Die Finanzen sind freigegeben, das Fest kann kommen. Nach nur zehnminütiger Debatte hat der Kulturausschuss des Ulmer Gemeinderats am Freitagnachmittag die Finanzmittel für das Internationale Donaufest (IDF) vom 3. bis 12. Juli 2020 bewilligt. Darin enthalten sind 30.000 Euro für das Pop-Camp, das als „Anziehungspunkt für die Jugend“ (Dagmar Engels, SPD) einhellig gelobt wurde.

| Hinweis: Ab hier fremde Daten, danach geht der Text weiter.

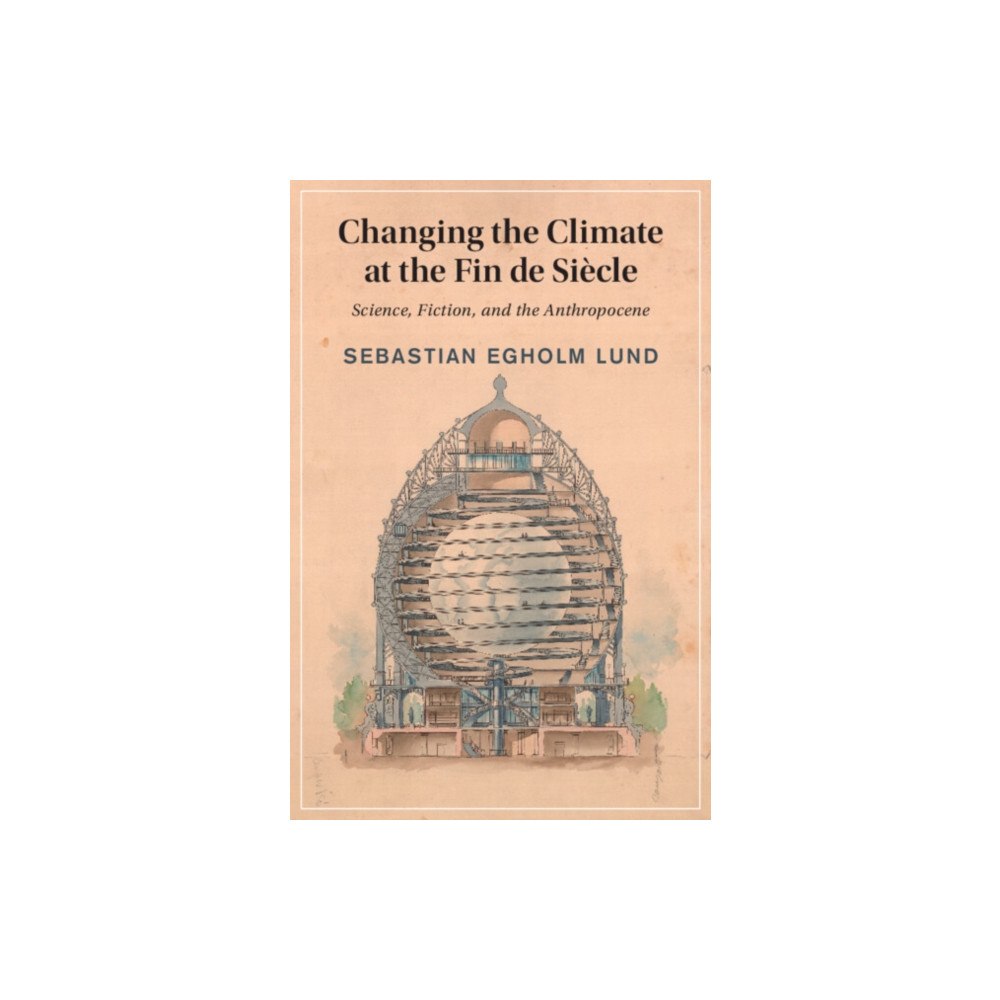 Cambridge University Press Changing the Climate at the Fin de Siecle (häftad, eng)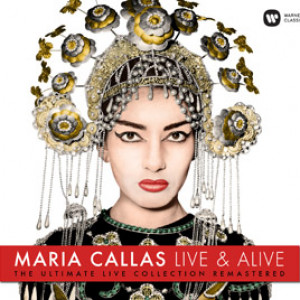 Maria Callas Live & Alive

Bei dem Camp treffen sich im Rahmen des Donaufestes Musikbands aus verschiedenen Donauländern, proben gemeinsam und organisieren Auftritte.

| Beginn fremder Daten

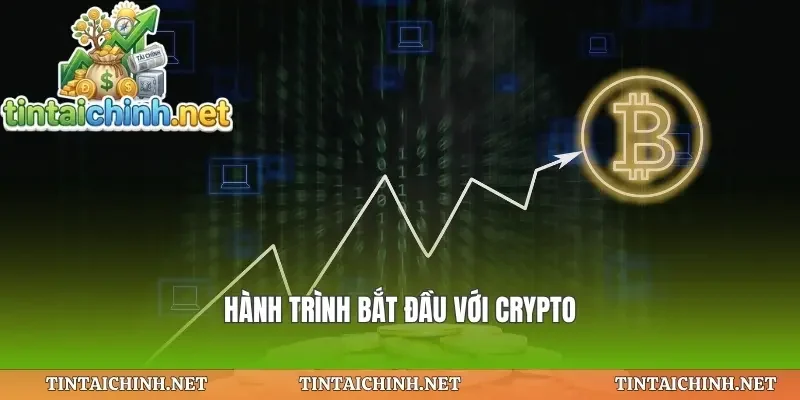 Hành trình bắt đầu với crypto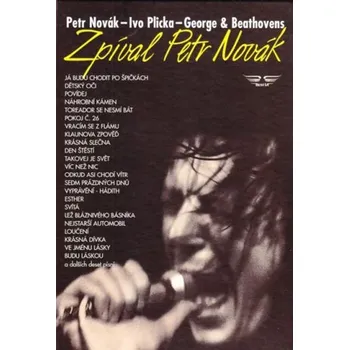 Zpíval Petr Novák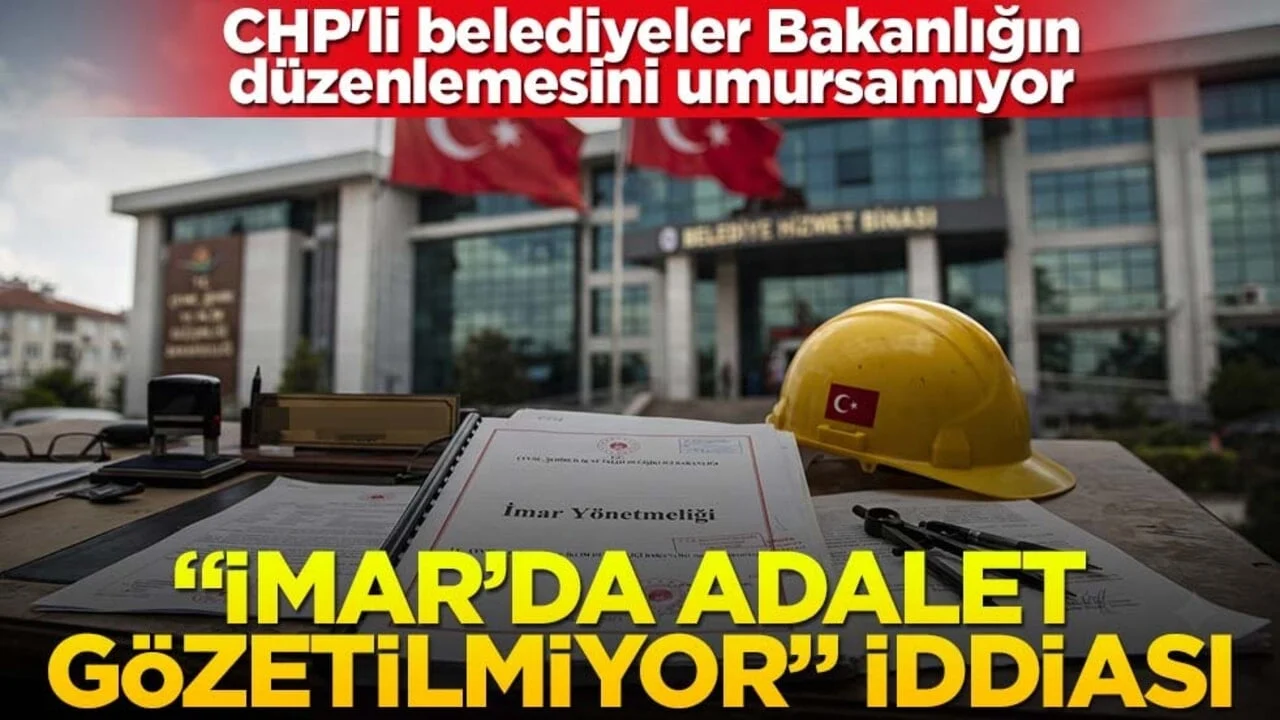 CHP'li belediyeler Bakanlığın düzenlemesini umursamıyor! “İmar’da adalet gözetilmiyor” iddiası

Donaufest Ulm: 350.000 Euro für das Fest und das Pop-Camp

Für das IDF gibt es wie die Jahre zuvor auch einen pauschalen Zuschuss, der für Ulm 320.000 Euro umfasst und für Neu-Ulm 185.000 Euro. Kritisiert wurde lediglich, dass sich Neu-Ulm nicht an den Kosten für das Pop-Camp beteiligt sich und auch beim Jugendcamp nicht den üblichen Verteiler begleicht. „Es ist ein gemeinsames Fest und sollte dann auch gemeinsam finanziert werden“, sagte Helga Malischewski von der FWG. Sebastian Rihm vom Donaubüro sagte zu, in dieser Sache Kontakt mit der Stadt aufzunehmen.